# Extracted text
Britain's 400 Years of Cyber Law
corbettw writes "There's a news piece in The Register this morning about a British high court ruling about email signatures, and whether they constitute binding contracts. Apparently, the 1677 Statute of Frauds dictates what constitutes a contract, so an email with a disclaimer in the sig could qualify under the language of the statute. Since the statute predates the Constitution of the U.S., a clever lawyer could argue it applies here equally. Maybe there's some truth to the Internet joke 'take off every sig for great justice!'"
It's ZIG. Not sig.
The statute of Frauds applies in the US for sure, as it was covered externisvely at my Uni business law class so many years ago. Wikipedia covers this pretty well:
http://en.wikipedia.org/wiki/Statute_of_frauds
Since the statute predates the Constitution of the U.S., a clever lawyer could argue it applies here equally.
The USA declared independence and is therefore independant of the British legal system. The same goes for Ireland too. do you think the 1801 Union Act still applies there because it predates their constitution? :P
In the British legal system a contract is formed when the following are all true:
For example, if you exchange e-mails with your girlfriend and you promise to take your girlfriend her to the pictures if she buys you a pint tonight, and she does, then she can sue for breach of contract if you do not take her. Notice the agreement is independant of the medium it is formed in. If some new medium communications medium existed tomorrow, contract law still applies to it.

[Scene-based spatial queries]
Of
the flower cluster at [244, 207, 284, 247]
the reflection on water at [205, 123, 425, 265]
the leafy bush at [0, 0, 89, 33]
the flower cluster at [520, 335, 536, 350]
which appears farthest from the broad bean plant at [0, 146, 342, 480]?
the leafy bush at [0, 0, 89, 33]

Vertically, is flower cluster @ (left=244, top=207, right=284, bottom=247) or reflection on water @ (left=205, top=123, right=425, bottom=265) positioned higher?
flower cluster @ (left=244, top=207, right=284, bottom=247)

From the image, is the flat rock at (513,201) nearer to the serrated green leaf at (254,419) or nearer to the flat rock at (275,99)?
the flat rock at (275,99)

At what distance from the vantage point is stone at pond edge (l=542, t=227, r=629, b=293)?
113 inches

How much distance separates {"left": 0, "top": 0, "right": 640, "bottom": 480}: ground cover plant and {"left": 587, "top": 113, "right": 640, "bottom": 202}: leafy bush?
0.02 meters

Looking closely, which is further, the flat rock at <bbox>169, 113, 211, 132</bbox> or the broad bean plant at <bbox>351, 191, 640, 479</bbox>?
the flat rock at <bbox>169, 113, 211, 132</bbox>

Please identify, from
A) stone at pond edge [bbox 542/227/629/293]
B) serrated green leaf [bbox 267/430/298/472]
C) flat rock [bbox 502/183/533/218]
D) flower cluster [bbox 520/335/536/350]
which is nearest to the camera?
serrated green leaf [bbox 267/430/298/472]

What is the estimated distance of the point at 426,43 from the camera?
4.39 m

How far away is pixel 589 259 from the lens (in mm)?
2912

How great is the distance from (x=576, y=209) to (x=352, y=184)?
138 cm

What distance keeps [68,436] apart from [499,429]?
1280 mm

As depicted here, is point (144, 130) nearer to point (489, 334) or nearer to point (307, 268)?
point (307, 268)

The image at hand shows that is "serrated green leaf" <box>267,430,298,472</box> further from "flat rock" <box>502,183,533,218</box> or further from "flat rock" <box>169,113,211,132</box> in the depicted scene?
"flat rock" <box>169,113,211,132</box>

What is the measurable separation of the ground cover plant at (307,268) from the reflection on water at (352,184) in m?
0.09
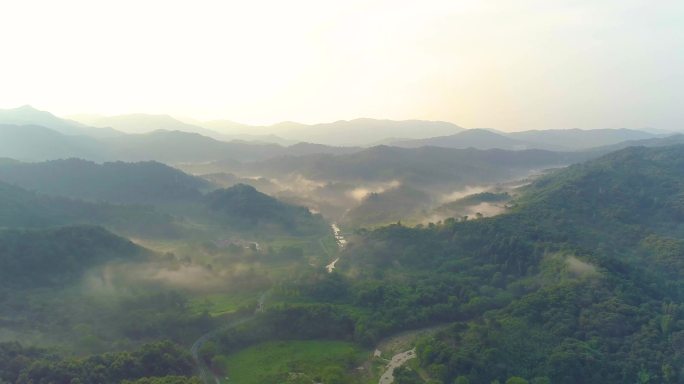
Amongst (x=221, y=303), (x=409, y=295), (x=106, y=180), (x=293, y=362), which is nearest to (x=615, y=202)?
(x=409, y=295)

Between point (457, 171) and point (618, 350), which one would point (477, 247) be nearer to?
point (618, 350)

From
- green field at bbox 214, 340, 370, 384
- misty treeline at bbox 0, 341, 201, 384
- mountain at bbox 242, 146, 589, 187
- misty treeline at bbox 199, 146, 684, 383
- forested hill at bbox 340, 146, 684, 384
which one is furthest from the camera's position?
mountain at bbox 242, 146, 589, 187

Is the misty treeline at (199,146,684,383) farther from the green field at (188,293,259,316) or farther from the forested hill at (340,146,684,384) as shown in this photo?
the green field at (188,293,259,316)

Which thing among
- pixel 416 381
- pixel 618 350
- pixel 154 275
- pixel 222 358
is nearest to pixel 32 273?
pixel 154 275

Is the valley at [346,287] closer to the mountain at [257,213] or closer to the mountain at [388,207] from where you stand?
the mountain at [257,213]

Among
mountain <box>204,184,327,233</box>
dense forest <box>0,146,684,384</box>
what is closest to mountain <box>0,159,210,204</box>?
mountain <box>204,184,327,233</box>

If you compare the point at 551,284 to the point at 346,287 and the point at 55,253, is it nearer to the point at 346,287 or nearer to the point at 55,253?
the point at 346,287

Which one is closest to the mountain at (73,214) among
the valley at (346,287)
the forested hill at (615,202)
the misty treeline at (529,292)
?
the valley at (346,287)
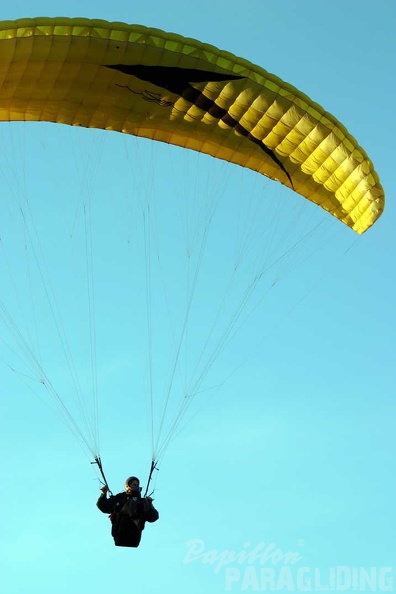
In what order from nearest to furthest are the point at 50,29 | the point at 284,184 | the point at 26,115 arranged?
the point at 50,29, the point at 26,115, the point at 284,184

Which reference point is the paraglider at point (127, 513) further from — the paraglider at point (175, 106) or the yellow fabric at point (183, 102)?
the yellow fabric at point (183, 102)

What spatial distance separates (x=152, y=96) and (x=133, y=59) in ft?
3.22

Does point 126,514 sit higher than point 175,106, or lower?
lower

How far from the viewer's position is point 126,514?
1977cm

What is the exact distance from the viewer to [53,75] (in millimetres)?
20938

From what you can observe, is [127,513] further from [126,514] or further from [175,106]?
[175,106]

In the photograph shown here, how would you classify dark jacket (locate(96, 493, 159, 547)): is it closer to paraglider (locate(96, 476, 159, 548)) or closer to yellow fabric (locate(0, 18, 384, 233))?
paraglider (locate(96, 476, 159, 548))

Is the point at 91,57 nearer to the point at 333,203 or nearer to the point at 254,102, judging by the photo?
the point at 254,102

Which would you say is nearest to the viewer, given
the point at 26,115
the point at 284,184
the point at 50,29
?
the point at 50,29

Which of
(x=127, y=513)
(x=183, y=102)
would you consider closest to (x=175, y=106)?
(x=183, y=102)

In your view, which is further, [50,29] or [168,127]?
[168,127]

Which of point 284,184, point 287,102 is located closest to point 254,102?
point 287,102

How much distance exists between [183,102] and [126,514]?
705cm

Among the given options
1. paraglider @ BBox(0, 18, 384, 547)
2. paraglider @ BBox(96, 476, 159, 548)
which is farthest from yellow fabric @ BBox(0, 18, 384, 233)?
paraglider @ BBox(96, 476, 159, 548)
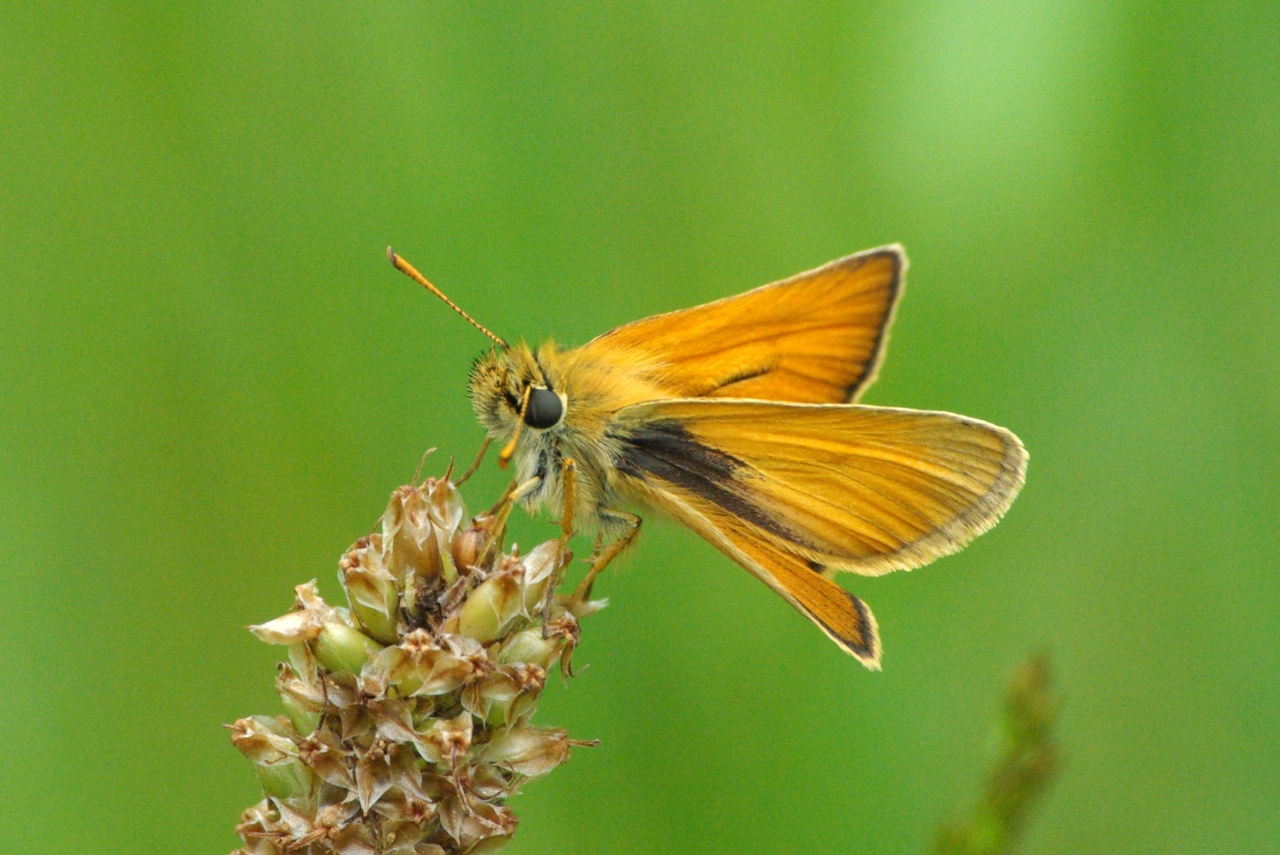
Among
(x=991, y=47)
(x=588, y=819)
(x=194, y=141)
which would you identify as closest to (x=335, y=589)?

* * *

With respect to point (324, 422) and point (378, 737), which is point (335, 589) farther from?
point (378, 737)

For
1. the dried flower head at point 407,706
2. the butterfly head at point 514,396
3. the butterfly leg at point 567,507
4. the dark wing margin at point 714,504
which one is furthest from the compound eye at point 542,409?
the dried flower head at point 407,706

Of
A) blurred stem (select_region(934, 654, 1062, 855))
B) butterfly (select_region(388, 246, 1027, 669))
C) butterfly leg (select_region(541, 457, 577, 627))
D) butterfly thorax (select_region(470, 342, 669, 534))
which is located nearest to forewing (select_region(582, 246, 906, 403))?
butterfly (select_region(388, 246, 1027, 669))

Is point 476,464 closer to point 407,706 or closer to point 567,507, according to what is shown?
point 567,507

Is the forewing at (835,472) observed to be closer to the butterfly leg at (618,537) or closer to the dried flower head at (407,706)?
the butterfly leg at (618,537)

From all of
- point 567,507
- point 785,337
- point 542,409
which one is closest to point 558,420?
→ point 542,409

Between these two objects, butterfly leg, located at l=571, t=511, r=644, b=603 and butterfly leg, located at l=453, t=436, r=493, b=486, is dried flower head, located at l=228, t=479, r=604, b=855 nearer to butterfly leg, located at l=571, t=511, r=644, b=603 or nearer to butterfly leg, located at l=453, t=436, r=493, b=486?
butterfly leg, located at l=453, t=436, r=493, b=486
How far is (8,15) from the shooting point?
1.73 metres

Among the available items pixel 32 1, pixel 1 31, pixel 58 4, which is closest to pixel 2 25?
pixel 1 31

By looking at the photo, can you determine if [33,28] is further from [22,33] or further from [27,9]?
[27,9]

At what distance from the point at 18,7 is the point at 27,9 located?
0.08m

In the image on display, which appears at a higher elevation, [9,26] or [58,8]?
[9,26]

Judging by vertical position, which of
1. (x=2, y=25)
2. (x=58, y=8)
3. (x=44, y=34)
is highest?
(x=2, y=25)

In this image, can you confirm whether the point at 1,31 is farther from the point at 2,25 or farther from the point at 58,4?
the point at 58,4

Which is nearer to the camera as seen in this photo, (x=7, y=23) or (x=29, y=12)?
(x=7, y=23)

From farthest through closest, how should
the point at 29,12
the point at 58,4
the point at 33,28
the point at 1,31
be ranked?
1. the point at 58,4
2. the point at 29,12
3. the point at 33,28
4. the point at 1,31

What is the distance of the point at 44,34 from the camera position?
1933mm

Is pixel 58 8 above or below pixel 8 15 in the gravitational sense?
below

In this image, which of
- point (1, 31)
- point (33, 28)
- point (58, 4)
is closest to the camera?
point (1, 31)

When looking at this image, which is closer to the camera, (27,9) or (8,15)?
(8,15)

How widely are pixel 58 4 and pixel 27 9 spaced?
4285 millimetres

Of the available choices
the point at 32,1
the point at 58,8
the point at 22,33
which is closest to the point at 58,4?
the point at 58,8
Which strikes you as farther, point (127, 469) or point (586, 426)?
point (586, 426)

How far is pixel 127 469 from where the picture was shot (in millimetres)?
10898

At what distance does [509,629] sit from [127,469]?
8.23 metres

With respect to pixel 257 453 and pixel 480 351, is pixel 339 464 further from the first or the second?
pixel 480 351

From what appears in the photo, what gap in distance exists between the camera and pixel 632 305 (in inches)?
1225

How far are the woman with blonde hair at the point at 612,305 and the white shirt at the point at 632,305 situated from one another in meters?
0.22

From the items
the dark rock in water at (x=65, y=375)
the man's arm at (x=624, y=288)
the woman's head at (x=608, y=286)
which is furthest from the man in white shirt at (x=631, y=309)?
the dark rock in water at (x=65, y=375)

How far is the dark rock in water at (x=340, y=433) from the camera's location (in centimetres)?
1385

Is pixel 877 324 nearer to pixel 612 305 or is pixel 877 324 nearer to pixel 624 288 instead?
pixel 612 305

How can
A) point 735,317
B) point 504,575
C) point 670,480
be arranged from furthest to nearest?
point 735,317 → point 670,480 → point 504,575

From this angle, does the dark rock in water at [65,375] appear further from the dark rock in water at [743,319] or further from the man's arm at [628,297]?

# What you need to do
Extract the portion of the Statute of Frauds passage from "The USA declared" to "applies to it.". Work from the Statute of Frauds passage alone; the entries are not needed.

# Result of this exercise
The USA declared independence and is therefore independant of the British legal system. The same goes for Ireland too. do you think the 1801 Union Act still applies there because it predates their constitution? :P
In the British legal system a contract is formed when the following are all true:
For example, if you exchange e-mails with your girlfriend and you promise to take your girlfriend her to the pictures if she buys you a pint tonight, and she does, then she can sue for breach of contract if you do not take her. Notice the agreement is independant of the medium it is formed in. If some new medium communications medium existed tomorrow, contract law still applies to it.